## 8.5 Binary predictors.

Does gender also play a roll in FEV? Let’s look at the separate effects of height and age on FEV1, and visualize how gender plays a roll.

ht.plot <- ggplot(fev_long, aes(x=ht, y=fev1)) +
geom_point(aes(col=gender)) +
geom_smooth(se=FALSE, aes(col=gender), method="lm") +
geom_smooth(se=FALSE, col="red", method="lm") +
scale_color_viridis_d() +
theme(legend.position = c(0.15,0.85))

age.plot <- ggplot(fev_long, aes(x=age, y=fev1)) +
geom_point(aes(col=gender)) +
geom_smooth(se=FALSE, aes(col=gender), method="lm") +
geom_smooth(se=FALSE, col="red", method="lm") +
scale_color_viridis_d(guide=FALSE)

grid.arrange(ht.plot, age.plot, ncol=2) • The points are colored by gender
• Each gender has it’s own best fit line in the same color as the points
• The red line is the best fit line overall - ignoring gender Is gender a moderator for either height or age?

Let’s compare the models with, and without gender

 Dependent variable: fev1 W/o gender w/ gender age -0.02*** (-0.03, -0.01) -0.02*** (-0.03, -0.02) ht 0.16*** (0.15, 0.18) 0.11*** (0.08, 0.13) genderF -0.64*** (-0.79, -0.48) Constant -6.74*** (-7.84, -5.63) -2.24*** (-3.71, -0.77) Observations 300 300 Adjusted R2 0.57 0.65 Residual Std. Error 0.53 (df = 297) 0.48 (df = 296) F Statistic 197.57*** (df = 2; 297) 182.77*** (df = 3; 296) Note: p<0.1; p<0.05; p<0.01
• Gender is a binary categorical variable, with reference group “Male”.
• This is detected because the variable that shows up in the regression model output is genderF. So the estimate shown is for males, compared to females.
• More details on how categorical variables are included in multivariable models is covered in section 8.6.
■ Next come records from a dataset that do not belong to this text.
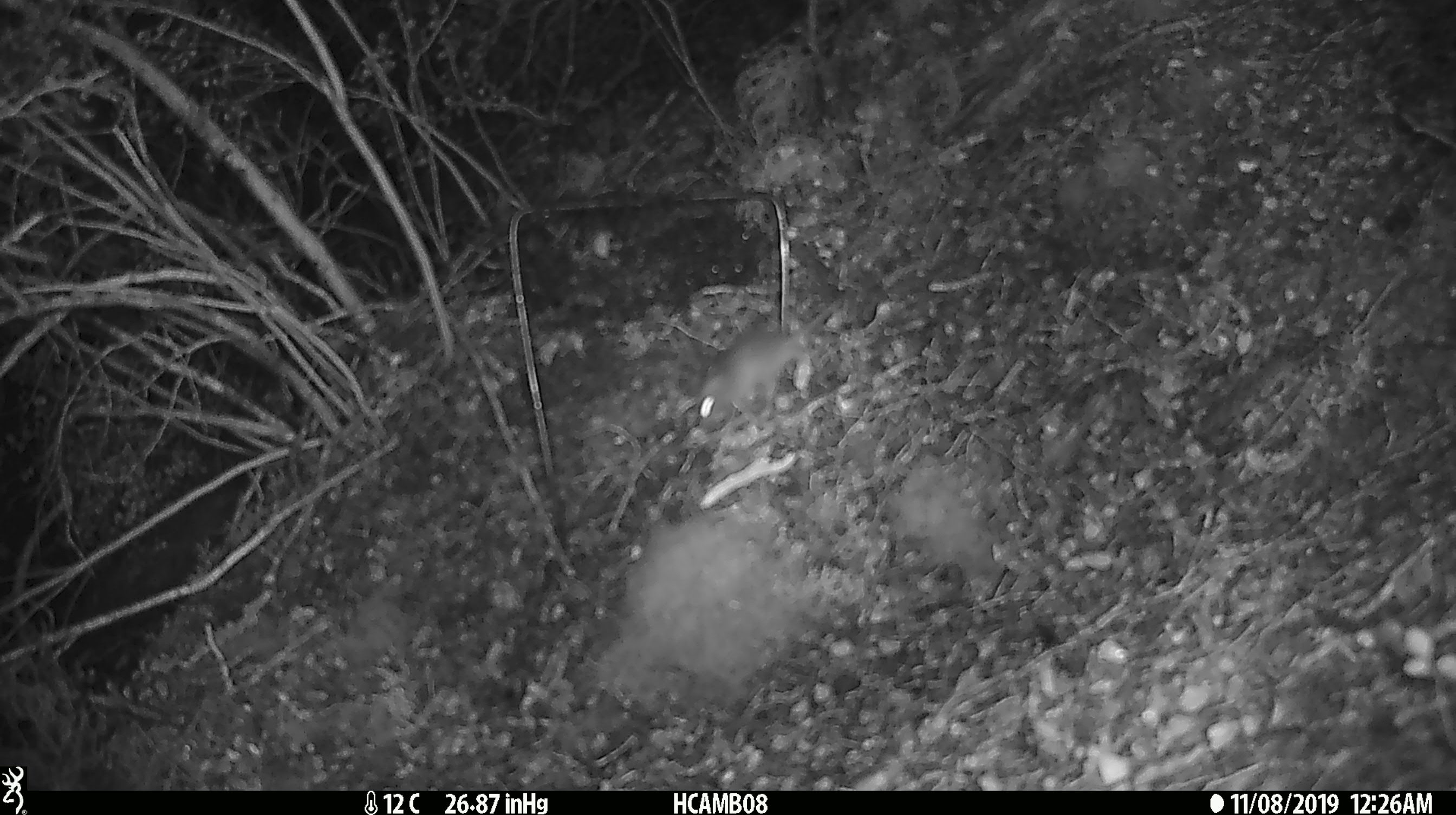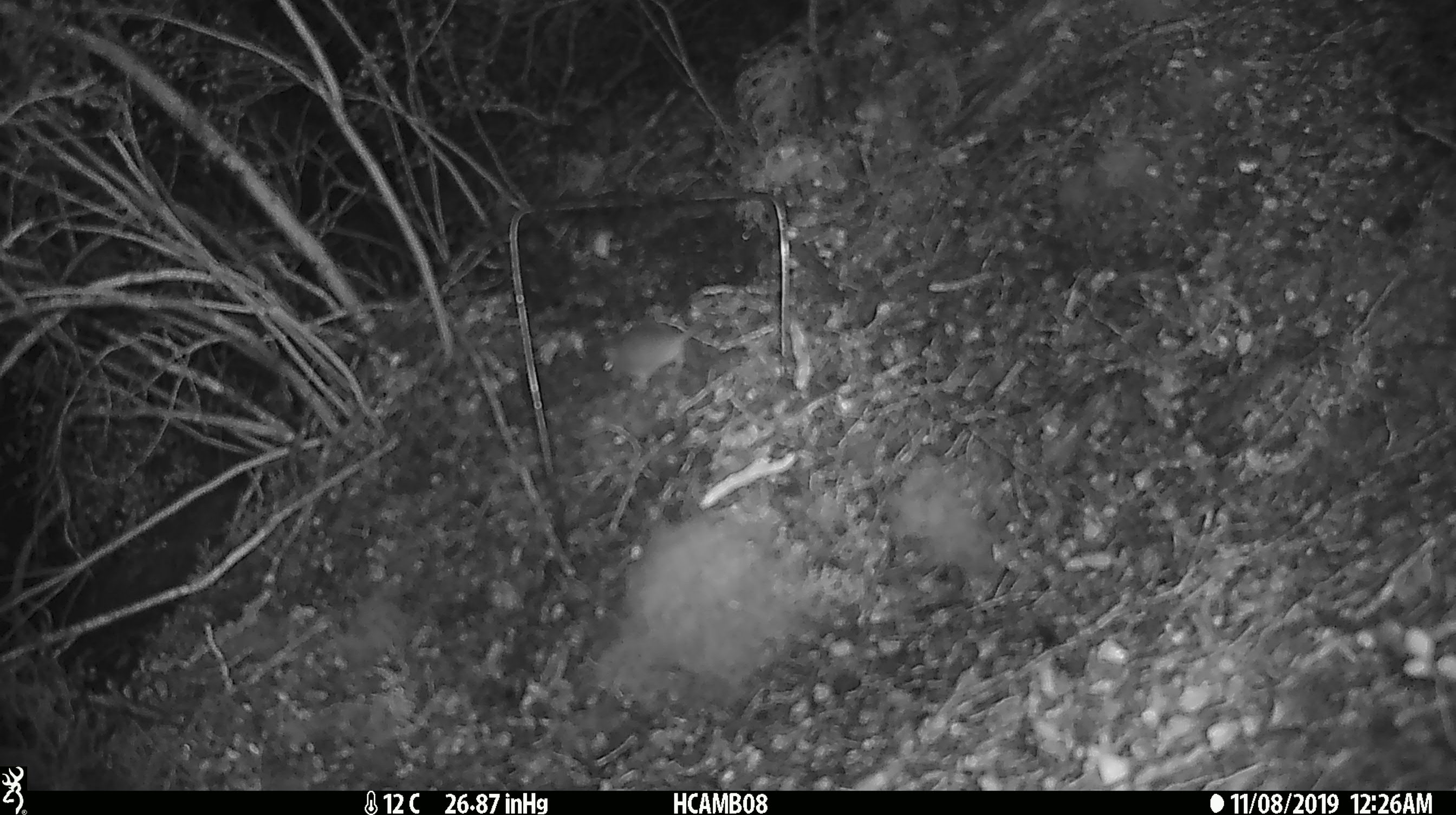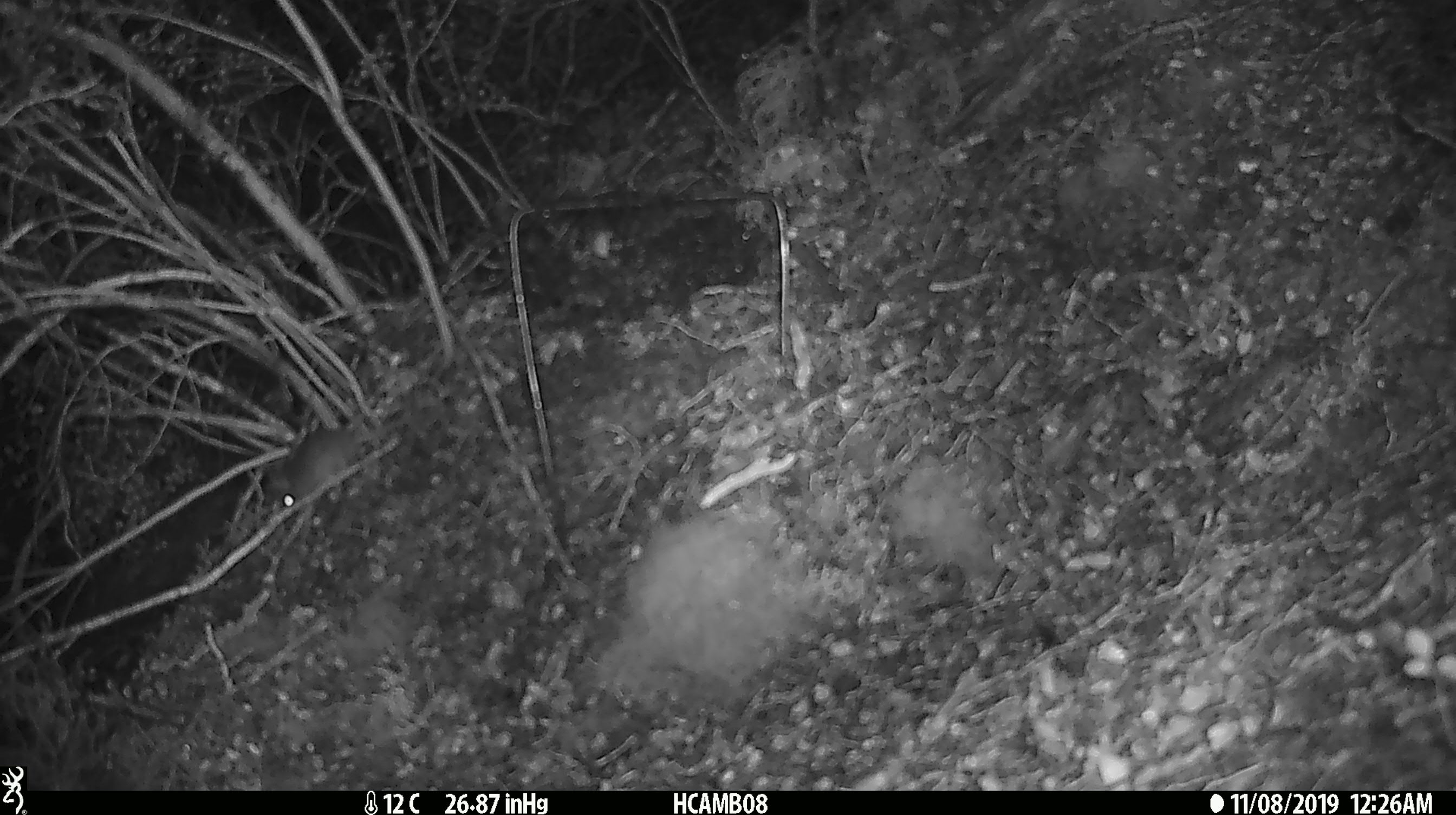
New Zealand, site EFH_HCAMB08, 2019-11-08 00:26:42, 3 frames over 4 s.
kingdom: Animalia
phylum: Chordata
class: Mammalia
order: Rodentia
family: Muridae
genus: Mus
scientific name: Mus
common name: mouse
Interpretation of Coefficients

The regression equation for the model without gender is

$y = -6.74 - 0.02 age + 0.16 height$

• $$b_{0}:$$ For someone who is 0 years old and 0 cm tall, their FEV is -6.74L.
• $$b_{1}:$$ For every additional year older an individual is, their FEV1 decreases by 0.02L.
• $$b_{2}:$$ For every additional cm taller an individual is, their FEV1 increases by 0.16L.

The regression equation for the model with gender is

$y = -2.24 - 0.02 age + 0.11 height - 0.64genderF$

• $$b_{0}:$$ For a male who is 0 years old and 0 cm tall, their FEV is -2.24L.
• $$b_{1}:$$ For every additional year older an individual is, their FEV1 decreases by 0.02L.
• $$b_{2}:$$ For every additional cm taller an individual is, their FEV1 increases by 0.16L.
• $$b_{3}:$$ Females have 0.64L lower FEV compared to males.

Note: The interpretation of categorical variables still falls under the template language of “for every one unit increase in $$X_{p}$$, $$Y$$ changes by $$b_{p}$$”. Here, $$X_{3}=0$$ for males, and 1 for females. So a 1 “unit” change is females compared to males. Which model fits better? What measure are you using to quanitify “fit”?

What part of the model (intercept, or one of the slope parameters) did adding gender have the most effect on?